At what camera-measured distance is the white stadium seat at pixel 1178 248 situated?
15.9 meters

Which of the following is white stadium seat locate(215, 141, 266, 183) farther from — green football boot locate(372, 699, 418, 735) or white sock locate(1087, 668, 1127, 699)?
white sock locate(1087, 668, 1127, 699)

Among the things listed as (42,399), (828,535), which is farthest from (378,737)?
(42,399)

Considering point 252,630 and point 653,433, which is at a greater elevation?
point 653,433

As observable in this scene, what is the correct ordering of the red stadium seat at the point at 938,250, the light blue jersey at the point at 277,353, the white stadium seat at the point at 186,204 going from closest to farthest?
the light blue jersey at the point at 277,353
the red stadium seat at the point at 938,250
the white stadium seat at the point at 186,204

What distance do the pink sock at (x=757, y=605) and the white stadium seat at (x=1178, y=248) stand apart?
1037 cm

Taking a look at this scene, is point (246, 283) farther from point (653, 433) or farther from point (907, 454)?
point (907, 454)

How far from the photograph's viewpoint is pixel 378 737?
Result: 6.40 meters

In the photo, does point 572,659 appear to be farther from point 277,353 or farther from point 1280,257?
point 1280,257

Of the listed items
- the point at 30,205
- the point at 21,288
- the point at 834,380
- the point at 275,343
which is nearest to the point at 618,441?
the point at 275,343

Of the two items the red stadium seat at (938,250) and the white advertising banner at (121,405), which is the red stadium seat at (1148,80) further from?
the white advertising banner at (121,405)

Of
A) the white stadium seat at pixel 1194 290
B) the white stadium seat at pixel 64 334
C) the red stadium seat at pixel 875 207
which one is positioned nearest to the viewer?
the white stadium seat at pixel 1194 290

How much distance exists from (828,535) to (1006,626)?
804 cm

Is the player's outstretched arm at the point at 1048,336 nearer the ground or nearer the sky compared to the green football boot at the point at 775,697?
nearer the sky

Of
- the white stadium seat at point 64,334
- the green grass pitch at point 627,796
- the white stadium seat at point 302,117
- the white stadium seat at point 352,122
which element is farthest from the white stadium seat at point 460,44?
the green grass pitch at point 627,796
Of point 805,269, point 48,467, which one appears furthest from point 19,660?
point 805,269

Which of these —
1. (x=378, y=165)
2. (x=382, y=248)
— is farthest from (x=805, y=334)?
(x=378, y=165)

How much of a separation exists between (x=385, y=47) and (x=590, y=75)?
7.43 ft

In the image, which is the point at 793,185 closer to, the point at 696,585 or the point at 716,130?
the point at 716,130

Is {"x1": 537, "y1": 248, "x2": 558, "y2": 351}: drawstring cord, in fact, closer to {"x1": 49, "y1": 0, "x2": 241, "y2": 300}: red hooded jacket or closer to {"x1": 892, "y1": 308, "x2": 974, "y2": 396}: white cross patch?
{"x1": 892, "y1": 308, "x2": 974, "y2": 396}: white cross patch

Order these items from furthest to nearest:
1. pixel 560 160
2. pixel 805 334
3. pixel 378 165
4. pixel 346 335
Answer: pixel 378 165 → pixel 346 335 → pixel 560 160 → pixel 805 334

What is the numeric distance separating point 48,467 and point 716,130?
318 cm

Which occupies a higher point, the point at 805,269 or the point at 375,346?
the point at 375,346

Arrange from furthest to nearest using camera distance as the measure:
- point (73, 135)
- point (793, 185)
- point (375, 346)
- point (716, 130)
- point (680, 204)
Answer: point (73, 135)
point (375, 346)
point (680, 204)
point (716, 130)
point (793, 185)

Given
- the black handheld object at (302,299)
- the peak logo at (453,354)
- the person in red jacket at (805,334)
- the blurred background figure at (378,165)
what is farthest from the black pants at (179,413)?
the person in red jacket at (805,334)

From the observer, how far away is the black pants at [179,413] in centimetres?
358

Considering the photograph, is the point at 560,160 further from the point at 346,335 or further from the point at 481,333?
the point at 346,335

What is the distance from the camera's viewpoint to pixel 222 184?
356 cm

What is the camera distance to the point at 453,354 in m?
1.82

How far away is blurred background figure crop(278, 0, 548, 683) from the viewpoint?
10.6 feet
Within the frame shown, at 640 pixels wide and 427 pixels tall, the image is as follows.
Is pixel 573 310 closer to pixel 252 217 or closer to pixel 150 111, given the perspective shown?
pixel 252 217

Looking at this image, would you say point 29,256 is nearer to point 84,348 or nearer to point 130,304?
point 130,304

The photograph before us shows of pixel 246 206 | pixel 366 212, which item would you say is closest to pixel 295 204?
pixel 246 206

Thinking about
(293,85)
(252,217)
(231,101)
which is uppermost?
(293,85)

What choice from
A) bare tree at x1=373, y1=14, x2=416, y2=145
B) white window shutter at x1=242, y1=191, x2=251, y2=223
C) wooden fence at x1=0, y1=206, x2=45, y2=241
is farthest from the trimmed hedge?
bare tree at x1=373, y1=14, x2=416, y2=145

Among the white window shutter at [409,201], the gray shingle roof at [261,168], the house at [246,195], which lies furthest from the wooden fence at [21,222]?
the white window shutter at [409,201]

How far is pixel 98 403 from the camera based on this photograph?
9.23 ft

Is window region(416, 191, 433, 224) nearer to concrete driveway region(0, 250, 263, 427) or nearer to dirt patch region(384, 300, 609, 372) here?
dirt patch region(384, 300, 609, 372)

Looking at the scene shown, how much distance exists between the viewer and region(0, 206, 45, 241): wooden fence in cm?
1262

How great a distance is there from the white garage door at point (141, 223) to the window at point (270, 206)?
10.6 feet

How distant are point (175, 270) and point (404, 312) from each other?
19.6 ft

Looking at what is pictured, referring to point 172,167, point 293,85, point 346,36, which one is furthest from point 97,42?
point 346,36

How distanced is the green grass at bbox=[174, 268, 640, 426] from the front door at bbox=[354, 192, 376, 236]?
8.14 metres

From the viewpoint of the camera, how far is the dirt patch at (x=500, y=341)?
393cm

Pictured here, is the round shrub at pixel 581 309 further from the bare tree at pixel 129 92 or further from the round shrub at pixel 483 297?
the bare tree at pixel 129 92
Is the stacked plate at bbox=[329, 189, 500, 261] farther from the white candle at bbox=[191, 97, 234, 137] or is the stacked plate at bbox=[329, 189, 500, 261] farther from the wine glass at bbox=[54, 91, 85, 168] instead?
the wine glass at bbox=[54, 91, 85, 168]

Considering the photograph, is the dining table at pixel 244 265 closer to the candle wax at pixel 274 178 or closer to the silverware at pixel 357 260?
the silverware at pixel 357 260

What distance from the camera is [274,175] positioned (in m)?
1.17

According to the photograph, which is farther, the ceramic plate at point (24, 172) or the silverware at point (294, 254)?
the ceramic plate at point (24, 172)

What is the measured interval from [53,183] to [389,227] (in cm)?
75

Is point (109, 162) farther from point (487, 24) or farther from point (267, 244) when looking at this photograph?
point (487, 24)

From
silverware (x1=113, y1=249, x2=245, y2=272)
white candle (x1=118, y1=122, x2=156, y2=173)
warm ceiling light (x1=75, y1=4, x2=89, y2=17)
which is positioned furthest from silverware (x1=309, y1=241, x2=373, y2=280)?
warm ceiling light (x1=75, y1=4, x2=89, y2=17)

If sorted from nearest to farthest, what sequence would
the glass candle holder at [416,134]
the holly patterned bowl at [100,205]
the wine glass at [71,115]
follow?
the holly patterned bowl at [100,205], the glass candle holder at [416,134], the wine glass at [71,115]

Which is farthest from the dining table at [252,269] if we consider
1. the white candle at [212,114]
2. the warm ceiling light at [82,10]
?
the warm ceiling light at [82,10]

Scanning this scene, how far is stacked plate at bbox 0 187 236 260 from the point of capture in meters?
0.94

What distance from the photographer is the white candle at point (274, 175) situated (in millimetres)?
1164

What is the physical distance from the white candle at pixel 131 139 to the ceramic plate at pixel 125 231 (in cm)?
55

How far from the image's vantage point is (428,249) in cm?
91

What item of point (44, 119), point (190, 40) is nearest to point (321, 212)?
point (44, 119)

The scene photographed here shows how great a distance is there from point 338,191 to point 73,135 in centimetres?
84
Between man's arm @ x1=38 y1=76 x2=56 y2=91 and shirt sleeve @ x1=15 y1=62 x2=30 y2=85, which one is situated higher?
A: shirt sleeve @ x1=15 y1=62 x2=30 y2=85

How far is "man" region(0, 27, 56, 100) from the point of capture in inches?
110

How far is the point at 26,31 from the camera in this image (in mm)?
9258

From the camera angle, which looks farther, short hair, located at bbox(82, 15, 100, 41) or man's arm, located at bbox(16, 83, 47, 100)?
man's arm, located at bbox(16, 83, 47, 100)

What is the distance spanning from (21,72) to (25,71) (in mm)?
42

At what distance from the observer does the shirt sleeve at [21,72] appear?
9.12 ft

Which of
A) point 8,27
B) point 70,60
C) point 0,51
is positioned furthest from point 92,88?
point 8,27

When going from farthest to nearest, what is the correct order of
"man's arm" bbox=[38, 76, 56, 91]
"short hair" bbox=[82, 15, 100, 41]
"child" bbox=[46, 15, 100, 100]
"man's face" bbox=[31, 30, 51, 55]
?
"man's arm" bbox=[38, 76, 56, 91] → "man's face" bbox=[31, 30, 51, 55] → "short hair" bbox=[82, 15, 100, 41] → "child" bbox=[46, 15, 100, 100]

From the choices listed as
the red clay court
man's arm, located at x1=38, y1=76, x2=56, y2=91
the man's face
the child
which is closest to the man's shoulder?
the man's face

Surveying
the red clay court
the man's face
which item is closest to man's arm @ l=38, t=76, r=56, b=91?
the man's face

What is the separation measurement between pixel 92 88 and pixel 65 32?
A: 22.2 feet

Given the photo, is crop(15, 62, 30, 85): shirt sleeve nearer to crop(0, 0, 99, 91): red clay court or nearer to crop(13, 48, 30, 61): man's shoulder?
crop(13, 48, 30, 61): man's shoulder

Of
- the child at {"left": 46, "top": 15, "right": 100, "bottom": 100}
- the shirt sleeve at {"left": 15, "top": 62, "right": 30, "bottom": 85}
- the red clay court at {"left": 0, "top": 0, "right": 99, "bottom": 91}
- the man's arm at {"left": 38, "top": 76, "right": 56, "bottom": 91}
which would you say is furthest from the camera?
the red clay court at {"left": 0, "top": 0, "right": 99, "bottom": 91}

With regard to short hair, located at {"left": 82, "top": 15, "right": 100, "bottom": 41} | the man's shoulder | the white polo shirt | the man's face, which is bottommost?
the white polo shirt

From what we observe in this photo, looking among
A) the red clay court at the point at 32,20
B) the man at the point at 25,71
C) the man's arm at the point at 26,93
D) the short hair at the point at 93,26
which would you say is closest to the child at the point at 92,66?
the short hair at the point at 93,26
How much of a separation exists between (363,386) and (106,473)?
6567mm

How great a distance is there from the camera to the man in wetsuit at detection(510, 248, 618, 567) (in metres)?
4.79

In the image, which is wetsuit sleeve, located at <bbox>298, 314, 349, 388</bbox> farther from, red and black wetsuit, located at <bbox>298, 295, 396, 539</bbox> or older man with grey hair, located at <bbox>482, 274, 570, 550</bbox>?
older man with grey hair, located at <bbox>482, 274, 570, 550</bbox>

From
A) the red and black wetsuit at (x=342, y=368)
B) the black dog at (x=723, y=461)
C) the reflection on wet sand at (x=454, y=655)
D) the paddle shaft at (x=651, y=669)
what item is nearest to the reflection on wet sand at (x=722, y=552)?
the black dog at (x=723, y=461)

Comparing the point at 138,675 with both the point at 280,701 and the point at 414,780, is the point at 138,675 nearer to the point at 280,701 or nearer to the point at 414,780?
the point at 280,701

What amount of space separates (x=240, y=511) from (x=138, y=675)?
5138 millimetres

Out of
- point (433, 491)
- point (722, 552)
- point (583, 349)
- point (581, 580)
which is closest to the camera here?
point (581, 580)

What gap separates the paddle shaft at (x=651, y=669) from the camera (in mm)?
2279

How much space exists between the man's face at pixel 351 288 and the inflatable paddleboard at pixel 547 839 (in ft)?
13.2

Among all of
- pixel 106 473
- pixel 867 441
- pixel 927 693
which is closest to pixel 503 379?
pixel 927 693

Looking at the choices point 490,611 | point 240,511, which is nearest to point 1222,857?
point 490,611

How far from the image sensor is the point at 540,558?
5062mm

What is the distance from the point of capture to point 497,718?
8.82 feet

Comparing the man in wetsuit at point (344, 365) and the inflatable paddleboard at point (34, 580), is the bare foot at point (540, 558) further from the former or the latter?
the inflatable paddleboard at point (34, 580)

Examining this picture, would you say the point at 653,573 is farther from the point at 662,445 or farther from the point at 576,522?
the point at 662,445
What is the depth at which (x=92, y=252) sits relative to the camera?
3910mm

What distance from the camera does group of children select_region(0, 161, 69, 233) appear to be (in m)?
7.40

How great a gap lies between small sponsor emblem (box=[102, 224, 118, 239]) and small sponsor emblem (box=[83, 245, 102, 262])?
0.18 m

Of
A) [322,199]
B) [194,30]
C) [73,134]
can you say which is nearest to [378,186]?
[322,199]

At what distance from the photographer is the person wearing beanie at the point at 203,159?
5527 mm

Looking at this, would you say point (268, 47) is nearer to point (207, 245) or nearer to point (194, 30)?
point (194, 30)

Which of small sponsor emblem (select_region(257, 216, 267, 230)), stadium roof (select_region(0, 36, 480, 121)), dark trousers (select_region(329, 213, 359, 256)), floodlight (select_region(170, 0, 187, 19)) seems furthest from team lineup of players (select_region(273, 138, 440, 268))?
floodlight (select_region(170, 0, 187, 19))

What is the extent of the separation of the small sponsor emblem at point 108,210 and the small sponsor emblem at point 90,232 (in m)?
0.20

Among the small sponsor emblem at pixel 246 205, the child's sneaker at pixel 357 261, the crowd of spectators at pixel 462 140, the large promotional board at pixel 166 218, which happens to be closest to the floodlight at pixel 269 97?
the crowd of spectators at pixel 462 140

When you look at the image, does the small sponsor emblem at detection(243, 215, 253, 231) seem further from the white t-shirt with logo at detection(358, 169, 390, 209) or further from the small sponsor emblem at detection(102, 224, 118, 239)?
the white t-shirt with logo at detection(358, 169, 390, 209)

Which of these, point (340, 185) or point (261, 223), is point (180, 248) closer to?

..........

● **What is expected**: Write out only what runs from the line holding "Which of small" through the last line of the records, exactly as shown.

● **Result of this exercise**:
Which of small sponsor emblem (select_region(257, 216, 267, 230)), stadium roof (select_region(0, 36, 480, 121)), dark trousers (select_region(329, 213, 359, 256)), floodlight (select_region(170, 0, 187, 19)) seems furthest from team lineup of players (select_region(273, 138, 440, 268))?
floodlight (select_region(170, 0, 187, 19))

What is the extent of the separation of the small sponsor emblem at point 108,210 and the small sponsor emblem at point 90,232 (in m)?
0.20

Among the small sponsor emblem at pixel 246 205, the child's sneaker at pixel 357 261, the crowd of spectators at pixel 462 140, the large promotional board at pixel 166 218, which happens to be closest to the floodlight at pixel 269 97?
the crowd of spectators at pixel 462 140

When you look at the image, does the small sponsor emblem at detection(243, 215, 253, 231) seem further from the white t-shirt with logo at detection(358, 169, 390, 209) or further from the small sponsor emblem at detection(102, 224, 118, 239)?
the white t-shirt with logo at detection(358, 169, 390, 209)

Which of these, point (340, 185) or point (261, 223), is point (180, 248) closer to?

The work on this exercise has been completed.